Proceedings Article | 9 October 2024
KEYWORDS: Optical character recognition, Deep learning, Image segmentation, Image processing, Pattern recognition, Object detection, Data modeling, Analytical research
Text recognition for Tibetan historical document images is the automated process of extracting and identifying text from these photos utilizing image processing, computer vision, and natural language processing techniques. It is generally understood to be a method of extracting text from visual data. In order to create editable, searchable, and analytical text forms that readers, researchers, and academics may study, preserve, and pass on, it attempts to analyze, identify, and change the text found in traditional Tibetan historical document images. Recent years have seen significant advancements in the effectiveness and performance of Tibetan historical document image and text identification thanks to the quick development of artificial intelligence technology. However, issues with low image quality, non-standard formatting, and notable font style inconsistencies persist in the field of image recognition of Tibetan historical document texts. As a result, the accuracy and universality of current recognizers are low.

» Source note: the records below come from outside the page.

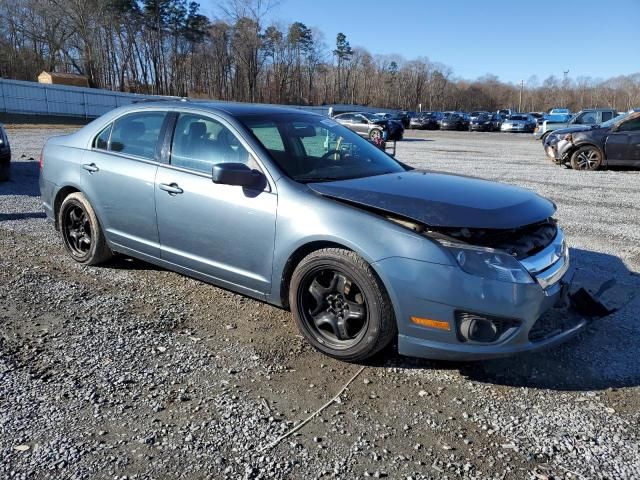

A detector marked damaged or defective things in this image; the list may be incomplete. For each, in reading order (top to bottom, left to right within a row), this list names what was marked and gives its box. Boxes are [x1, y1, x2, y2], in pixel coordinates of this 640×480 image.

exposed headlight assembly [440, 242, 536, 284]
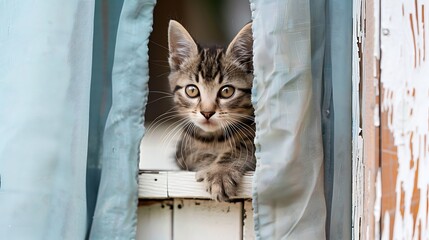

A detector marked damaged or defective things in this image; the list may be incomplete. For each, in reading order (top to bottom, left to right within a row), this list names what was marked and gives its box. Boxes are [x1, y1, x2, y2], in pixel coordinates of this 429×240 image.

peeling paint [380, 0, 426, 238]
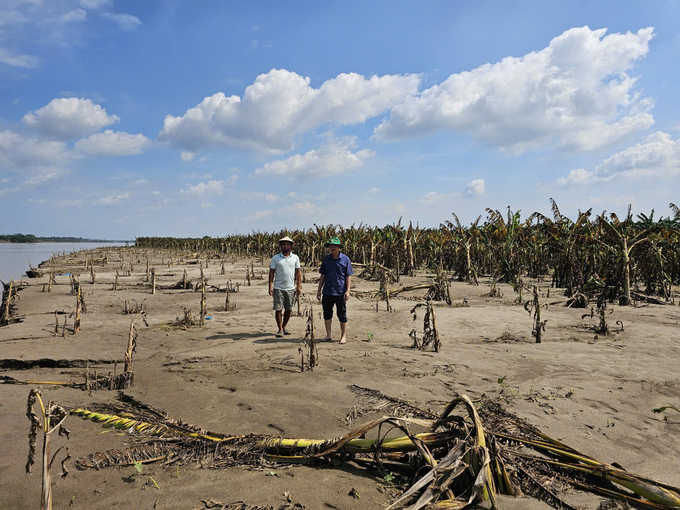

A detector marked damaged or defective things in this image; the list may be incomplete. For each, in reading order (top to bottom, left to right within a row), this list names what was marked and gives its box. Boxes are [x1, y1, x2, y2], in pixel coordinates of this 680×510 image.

damaged crop field [1, 208, 680, 510]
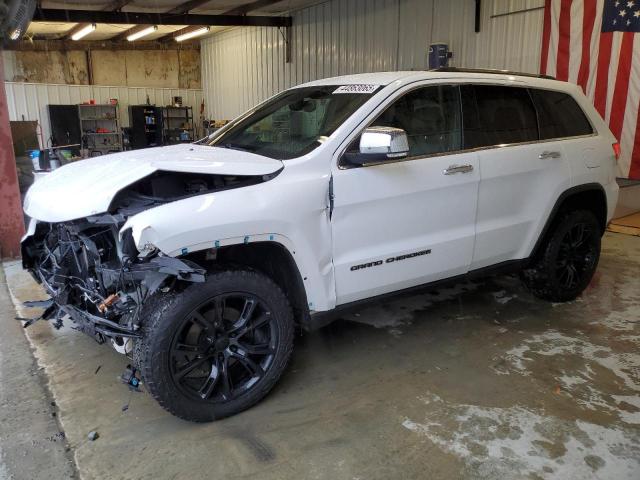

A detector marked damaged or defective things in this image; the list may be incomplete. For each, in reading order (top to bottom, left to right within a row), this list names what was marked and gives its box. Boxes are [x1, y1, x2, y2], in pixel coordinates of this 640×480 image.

crumpled hood [23, 144, 282, 223]
front bumper damage [20, 215, 205, 344]
damaged front end [21, 216, 204, 346]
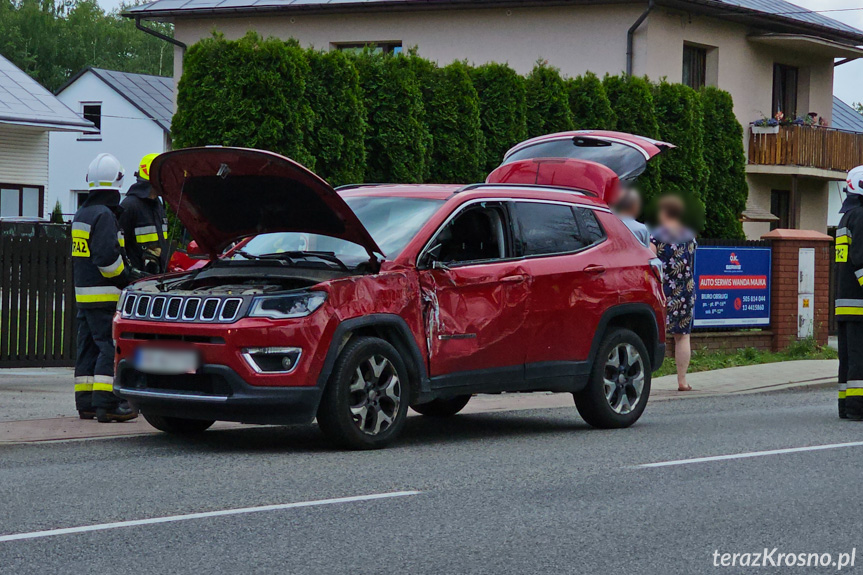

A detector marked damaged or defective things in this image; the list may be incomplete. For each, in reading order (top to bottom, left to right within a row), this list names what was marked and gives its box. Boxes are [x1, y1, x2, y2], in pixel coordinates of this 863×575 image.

damaged car door panel [113, 132, 668, 450]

First, this article gives a general overview of the basic knowledge of Tibetan historical documents, which are the research objects in this field. This helps to better summarize the work of predecessors and support future research.The methods of integrating deep learning and conventional methods for Tibetan historical document image text recognition were then arranged, categorized, summarized, and introduced around the four subtasks of dataset construction, text detection, text recognition, and layout analysis. This served as the basis for sorting through the pertinent statistics and assessment indicators and summarizing the state and advancement of the research. Lastly, future technical development patterns are projected based on the primary issues and problems in this subject that require immediate attention.